When I started this blog, I was concerned that between work and gigs, I might not be able to update this as often as I would like. That was true enough – work has been very busy this past month. So here is a delayed version of my impressions of the 2009 Cabrillo Festival of Contemporary Music in Santa Cruz.
The two opening concerts of the first weekend were outstanding. I have heard lots of great pieces and performances at Cabrillo over the years, but the performance of Osvaldo Golijov’s Azul on Friday, August 7 was an all-time highlight. I had heard Golijov’s Ayre when Dawn Upshaw and company performed it as Stanford a while back. I liked it, but it didn’t knock me out. This revised version of Azul knocked me out.
Alisa Weilerstein was a phenomenal cello soloist – one of those players where the sound-to-soul connection seems particular direct. Besides the orchestra, she was accompanied by a halo of concerto grosso-like soloists – Cyro Baptista and Jamey Haddad on percussion, and Michael Ward-Bergeman on hyper-accordion. The four soloists really shone as a quartet in the Transit movement, a cadenza that kicks the already-high energy level of the piece into yet another gear. I will definitely be searching out Weilerstein for future performances.
Golijov made some interesting introductory comments about how a lot of classical music has horse-driven rhythms, and a lot of minimalist and other more populist 20th/21st-century music has motorcycle-driven rhythms. In contrast, his own piece has bird-based rhythms. If you’re thinking Messiaen, not quite – the rhythms invoked are those of wings and flight rather than birdsong. It was the type of insight into a composer’s thought process that I wish was shared more frequently and candidly in either program notes or pre-performance talks.
Australian composer Brett Dean had two pieces performed at Cabrillo on opening weekend, and it was great to be introduced to such a fine composing talent. Moments of Bliss was the concluding work on Saturday’s program, an orchestral suite that was written as part of the process of composing the opera Bliss. The opera was completed just a few weeks before Cabrillo and will be premiered in Sydney next year. The orchestral suite was a compelling listen in its own right. But since none of this is vocal music transcribed for orchestra (unlike, for example, the Doctor Atomic Symphony by John Adams), it does not give much insight into what type of opera this will be. Amphitheatre, a shorter work by Dean, made for a serious curtain-raiser on opening night. Both pieces were full of imagination, personality, and prominent contrabass clarinet parts. I look forward to hearing more of Dean’s music in the future.
Another Australian composer, Matthew Hindson, had the interesting task of providing the curtain-raiser for the Grateful Dead Symphony on Sunday. Rave-Elation (Schindowski Mix) brings the time-honored tradition of classical music adapting popular dance music into the techno era. (Or so the composer claims: the dance influence is self-evident, but I am no expert on techno music.) It was a fun piece which whetted my appetite to hear more of Hindson’s music. A good place to start is his Violin Concerto, recorded by Lara St. John and coupled with works by Corigliano and Liszt. Matthew has been a long-time Recordare customer and supporter of the MusicXML format, so it was great to be able to finally meet him and hear his music live at the festival.

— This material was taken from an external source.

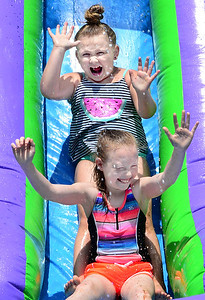 KEVIN HARVISON | Staff photo Edmond Doyle students Addyson Pennington, top and Tenley Waller react as they go down the inflatable water slide during the last day of school, Fun Day.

The other pieces the first weekend were enjoyable as well. David Heath’s Rise from the Dark is one of those pieces whose secrets are unraveled gradually over the course of the work. It made me want to hear the piece again once it’s done so I could hear it in the context of what comes afterwards as well as what comes before. Alas, there’s no chance of that for a piece this long, and this was its world premiere. Hopefully it makes its way further into the world and onto a recording. Avner Dorman’s Spices, Perfumes, Toxins! was a double-percussion concerto featuring wonderful playing by the orchestra’s own Steve Hearn and Galen Lemmon. Enrico Chapela’s ínguesu made for a fun curtain-raiser on Saturday. Lee Johnson’s Dead Symphony No. 6 was aimed at a different demographic than me, so I hesitate to judge it. I must confess though that I preferred hearing Elvis Costello and the Sugarcanes break out a suprising rendition of the Dead’s “Friend of the Devil” at the Mountain Winery a week later.
The Saturday concert on the second weekend did not quite maintain the first weekend’s level of exhilaration. The concert concluded strongly with Magnus Lindberg’s Seht die Sonne, a rare chance to hear a second performance of a new piece so soon after the first, which we heard at the San Francisco Symphony last year. The Symphony’s co-commissioning of the piece with the Berlin Philharmonic was oddly omitted from the Cabrillo program notes. The opening James MacMillan work, three interludes from his opera The Sacrifice, made for an interesting beginning. But in between those works was a disappointing trumpet concerto by Joby Talbot. You know you are in trouble when the most interesting music in a trumpet concerto is an oboe melody.
Overall, the programming of this year’s festival was wondrous. Marin Alsop and the Festival Orchestra sounded better than ever together. I look forward to hearing what they come up with next summer!